Output the listing below exactly, minus its images.

Information supplied:
________________________________________
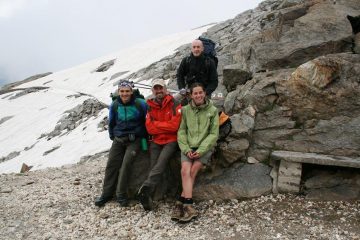 Colle del Turlo
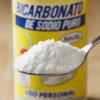 Bicarbonato De Sodio Puro Racel 200g Envase Con Dosificador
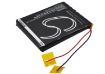 Modecom MX3 Battery 1ICP4/44/54(2PIN60) - 5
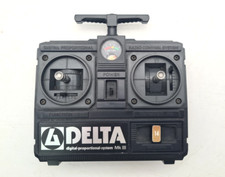 Delta digital mkiii gebraucht kaufen  Kerpen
________________________________________
Result of the task:
 Colle del Turlo
 Bicarbonato De Sodio Puro Racel 200g Envase Con Dosificador
 Modecom MX3 Battery 1ICP4/44/54(2PIN60) - 5
 Delta digital mkiii gebraucht kaufen  Kerpen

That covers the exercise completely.